> _Working data_:
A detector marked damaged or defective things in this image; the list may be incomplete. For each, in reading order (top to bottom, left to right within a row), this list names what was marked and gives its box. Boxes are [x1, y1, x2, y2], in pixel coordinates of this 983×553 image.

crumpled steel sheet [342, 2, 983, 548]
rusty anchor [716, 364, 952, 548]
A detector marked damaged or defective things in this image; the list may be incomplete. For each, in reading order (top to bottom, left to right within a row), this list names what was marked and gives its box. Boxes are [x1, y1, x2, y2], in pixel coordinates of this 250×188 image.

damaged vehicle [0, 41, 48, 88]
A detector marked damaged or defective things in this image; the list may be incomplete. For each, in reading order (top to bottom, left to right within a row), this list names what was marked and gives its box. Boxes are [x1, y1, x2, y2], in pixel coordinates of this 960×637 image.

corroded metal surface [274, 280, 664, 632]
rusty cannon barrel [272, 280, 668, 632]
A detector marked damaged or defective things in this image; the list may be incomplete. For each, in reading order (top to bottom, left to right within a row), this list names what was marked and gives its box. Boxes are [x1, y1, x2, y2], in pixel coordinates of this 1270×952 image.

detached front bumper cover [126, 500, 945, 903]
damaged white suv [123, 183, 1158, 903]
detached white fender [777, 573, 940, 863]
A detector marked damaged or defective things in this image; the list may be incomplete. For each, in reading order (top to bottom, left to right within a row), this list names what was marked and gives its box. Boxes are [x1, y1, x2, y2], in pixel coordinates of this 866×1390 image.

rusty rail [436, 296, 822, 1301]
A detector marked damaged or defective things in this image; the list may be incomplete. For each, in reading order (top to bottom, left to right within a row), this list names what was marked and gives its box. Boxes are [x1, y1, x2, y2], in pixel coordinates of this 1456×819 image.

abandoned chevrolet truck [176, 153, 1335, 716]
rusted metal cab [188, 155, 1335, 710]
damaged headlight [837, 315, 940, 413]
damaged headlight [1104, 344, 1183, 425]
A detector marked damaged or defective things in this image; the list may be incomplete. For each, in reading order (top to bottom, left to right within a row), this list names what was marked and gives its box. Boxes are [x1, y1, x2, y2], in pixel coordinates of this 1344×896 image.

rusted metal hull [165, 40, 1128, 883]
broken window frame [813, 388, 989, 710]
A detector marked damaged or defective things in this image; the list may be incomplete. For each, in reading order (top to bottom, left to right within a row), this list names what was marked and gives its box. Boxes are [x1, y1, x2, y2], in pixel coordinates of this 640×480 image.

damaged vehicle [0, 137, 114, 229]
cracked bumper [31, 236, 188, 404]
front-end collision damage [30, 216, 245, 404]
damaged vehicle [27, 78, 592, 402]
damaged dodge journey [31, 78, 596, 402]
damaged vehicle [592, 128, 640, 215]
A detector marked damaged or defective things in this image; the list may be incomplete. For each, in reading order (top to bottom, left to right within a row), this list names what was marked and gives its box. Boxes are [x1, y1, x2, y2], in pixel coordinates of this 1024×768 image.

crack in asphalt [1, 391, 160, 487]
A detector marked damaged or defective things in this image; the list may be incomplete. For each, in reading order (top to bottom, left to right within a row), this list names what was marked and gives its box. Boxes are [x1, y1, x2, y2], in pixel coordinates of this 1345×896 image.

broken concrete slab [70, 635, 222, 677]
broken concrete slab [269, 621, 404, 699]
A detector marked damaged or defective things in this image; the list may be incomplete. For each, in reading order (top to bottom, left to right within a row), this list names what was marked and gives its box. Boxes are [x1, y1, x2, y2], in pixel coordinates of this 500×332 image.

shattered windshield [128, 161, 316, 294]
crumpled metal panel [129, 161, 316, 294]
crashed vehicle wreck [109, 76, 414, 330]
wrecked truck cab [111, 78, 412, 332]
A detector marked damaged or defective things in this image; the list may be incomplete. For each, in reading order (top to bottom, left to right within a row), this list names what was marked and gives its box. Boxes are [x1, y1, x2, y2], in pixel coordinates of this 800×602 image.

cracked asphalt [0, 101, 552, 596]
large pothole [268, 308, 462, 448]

> _Instruction_: Can you output the entries from the line with "this 1270×952 image." to the line with "detached front bumper", copying those lines exactly and nothing else?

> _Worked answer_:
A detector marked damaged or defective things in this image; the list may be incomplete. For each, in reading order (top to bottom, left to right within a row), this list names what was marked and gives its box. Boxes are [x1, y1, x2, y2], in pixel coordinates of this 1270×952 image.

detached front bumper cover [126, 500, 945, 903]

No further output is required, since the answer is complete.